Re: Revisiting {CREATE INDEX, REINDEX} CONCURRENTLY improvements - Mailing list pgsql-hackers

From Sergey Sargsyan
Subject Re: Revisiting {CREATE INDEX, REINDEX} CONCURRENTLY improvements
Date
Msg-id CAMAof6-4xaV3QE2ErYJaJhu6qjFn99sWyo_HQeBhHikZM3GexA@mail.gmail.com
Whole thread Raw
In response to Re: Revisiting {CREATE INDEX, REINDEX} CONCURRENTLY improvements  (Mihail Nikalayeu <mihailnikalayeu@gmail.com>)
Responses Re: Revisiting {CREATE INDEX, REINDEX} CONCURRENTLY improvements
List pgsql-hackers
Hey Mihail,

I've started looking at the patches today, mostly the STIR part. Seems solid, but I've got a question about validation. Why are we still grabbing tids from the main index and sorting them?

I think it's to avoid duplicate errors when adding tuples from STIP to the main index, but couldn't we just suppress that error during validation and skip the new tuple insertion if it already exists?
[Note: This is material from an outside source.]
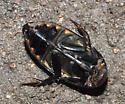 Greenish Predaceous Diving Beetle - Hydrophilus triangularis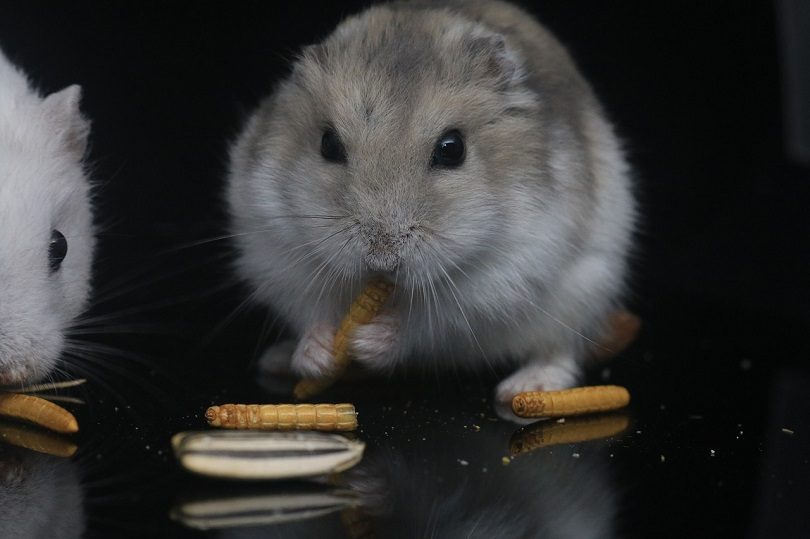What Human Foods Can Hamsters Eat? | Pet Keen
The main index may get huge after building, and iterating over it in a single thread and then sorting tids can be time consuming.

At least I guess one can skip it when STIP is empty. But, I think we could skip it altogether by figuring out what to do with duplicates, making concurrent and non-concurrent index creation almost identical in speed (only locking and atomicity would differ).

p.s. I noticed that `stip.c` has a lot of functions that don't follow the Postgres coding style of return type on separate line.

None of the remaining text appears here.